In their recent study [1], Timsit et al. conclude that mortality risk with ventilator hospital-acquired bacterial pneumonia (vHABP) was over twice as high when treated with meropenem compared to ceftolozane/tazobactam (C/T). However, the percentage of patients in the database with vHABP who had a creatinine clearance (CrCl) between 15 and 30 ml/min was 12% in both groups [1]. Of these, around 40% had a sequential organ failure assessment (SOFA) score > 7 with vasopressor use in more than 50% in both groups. Consequently, it is reasonable to assume that most of these patients were undergoing renal replacement therapy (RRT), most likely continuous RRT (CRRT) though this was not reported [1]. While a dose of C/T of 3 gr (2 g ceftolozane and 1 g tazobactam) three times a day will surely be above the minimal inhibitory concentration (MIC) most of the time even on CRRT [2], this is not the case for meropenem 1 gr three times a day, as in a number of cases this dose will fall below the MIC when undergoing CRRT [1]. Kothekar et al. concluded that in septic shock patients, extended infusions (EI) of 1000 mg of meropenem over 3 h, administered every 8 h, provided adequate coverage against sensitive strains of Enterobacteriaceae, Pseudomonas aeruginosa and Acinetobacter baumannii [3]. However, this dosing regimen failed to achieve a fraction of time (fT) > 4 μg/mL > 40 for activity against more resistant strains of these organisms in more than one-third of patients [3]. A bolus of 500 mg followed by EI of 1500 mg every 8 h was predicted to achieve this target in all patients [3]. If drug dose adaptation was not adhered to in CRRT patients and continuous infusion (CI) not used in cases of pathogens with a MIC ≥ 4, as recommended [4] some patients may have been underdosed, even with 1 g every 8 h [3, 4], as meropenem is significantly eliminated by CRRT [4]. In addition, in the same study adjunctive therapy with amikacin 15 mg/kg was permitted for the first 72 h of study treatment where ≥ 15% of Pseudomonas aeruginosa were known to be meropenem resistant [1]. Under CRRT, the recommended dose of amikacin to avoid failure is 25 mg/kg [5]. In conclusion, underdosing of antibiotics in patients undergoing CRRT may go some way to explaining the findings reported by Timsit et al.

Authors Response

Dear Editor,

We appreciate the letter from Honore et al. expressing concern about the potential for underdosing meropenem in participants who may have received renal replacement therapy (RRT) in our study [1]. Honore et al. assumed that because 40% of participants in our subgroup analysis had sequential organ failure assessment scores > 7 and ≈50% received concomitant vasopressors, most would have undergone continuous RRT (CRRT). However, this was not the case.

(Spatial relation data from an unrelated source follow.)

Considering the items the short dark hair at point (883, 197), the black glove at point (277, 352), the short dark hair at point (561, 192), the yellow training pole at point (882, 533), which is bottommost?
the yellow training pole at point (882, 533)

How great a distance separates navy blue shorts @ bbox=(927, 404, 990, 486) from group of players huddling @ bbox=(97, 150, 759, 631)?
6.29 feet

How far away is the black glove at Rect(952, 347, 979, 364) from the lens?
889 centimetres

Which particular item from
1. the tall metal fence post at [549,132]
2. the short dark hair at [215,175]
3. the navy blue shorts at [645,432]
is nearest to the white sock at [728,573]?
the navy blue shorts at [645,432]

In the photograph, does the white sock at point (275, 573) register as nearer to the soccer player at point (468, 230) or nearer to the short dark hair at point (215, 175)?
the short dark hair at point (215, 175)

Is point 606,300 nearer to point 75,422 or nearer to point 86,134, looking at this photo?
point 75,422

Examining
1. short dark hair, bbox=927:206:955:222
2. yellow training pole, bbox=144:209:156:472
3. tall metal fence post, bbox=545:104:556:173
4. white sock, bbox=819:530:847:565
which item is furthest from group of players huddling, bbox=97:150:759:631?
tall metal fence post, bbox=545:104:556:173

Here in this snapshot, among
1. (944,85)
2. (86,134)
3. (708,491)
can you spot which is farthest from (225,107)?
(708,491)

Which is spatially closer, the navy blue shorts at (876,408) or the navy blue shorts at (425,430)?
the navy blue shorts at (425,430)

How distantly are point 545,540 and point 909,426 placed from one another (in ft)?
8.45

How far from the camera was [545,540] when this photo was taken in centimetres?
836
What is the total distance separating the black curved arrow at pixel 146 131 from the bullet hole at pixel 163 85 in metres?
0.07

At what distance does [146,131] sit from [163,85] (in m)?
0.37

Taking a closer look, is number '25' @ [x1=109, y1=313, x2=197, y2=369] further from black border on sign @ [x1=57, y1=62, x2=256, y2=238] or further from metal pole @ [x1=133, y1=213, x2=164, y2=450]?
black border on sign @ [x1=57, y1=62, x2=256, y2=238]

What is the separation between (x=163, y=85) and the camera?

Per the study protocol, any requirement for peritoneal dialysis or hemodialysis or hemofiltration were exclusion criteria and RRT was not permitted during study treatment. Any participant who developed creatinine clearance (CrCl) < 15 mL/min or was placed on RRT was required to be withdrawn from randomized study treatment and switched to standard-of-care antibacterial therapy, because optimal dosing recommendations for participants with renal impairment receiving RRT had not been determined for ceftolozane/tazobactam or meropenem at the time the study was conducted. The current meropenem label still lacks dosing recommendations for patients undergoing RRT [6]. We agree with Honore et al. that inclusion of participants receiving RRT in the meropenem arm would have been of concern.

Recently, several studies have been conducted to determine optimal dosing of ceftolozane/tazobactam in adults with hospital-acquired bacterial pneumonia/ventilator-associated bacterial pneumonia (HABP/VABP) and renal impairment or augmented renal clearance (ARC). The results suggest that the following ceftolozane/tazobactam doses, administered every 8 h according to renal function, are recommended for adults with HABP/VABP [7,8,9]: CrCl > 50 mL/min (including critically ill patients with ARC): 3 g; CrCl 30 to ≤ 50 mL/min: 1.5 g; CrCl 15 to < 30 mL/min: 750 mg; and end-stage renal disease on hemodialysis: single loading dose of 2.25 g, followed by 450 mg every 8 h.

Importantly, among the ventilated HABP (vHABP) subgroup, only 1 of the 108 participants in the meropenem arm underwent RRT, including CRRT, while on study treatment (i.e., a protocol deviation). Thus, the influence of RRT on the analysis and interpretation of results reported for participants with vHABP treated with meropenem was exceedingly small. None of the 99 participants with vHABP in the ceftolozane/tazobactam treatment arm received RRT while on treatment.

In conclusion, RRT was not permitted during study treatment, and only 1 participant in the vHABP subgroup deviated from the protocol and received CRRT during study treatment. Therefore, underdosing of meropenem in the setting of RRT did not appreciably affect the findings of our recently published analysis of participants with vHABP [1].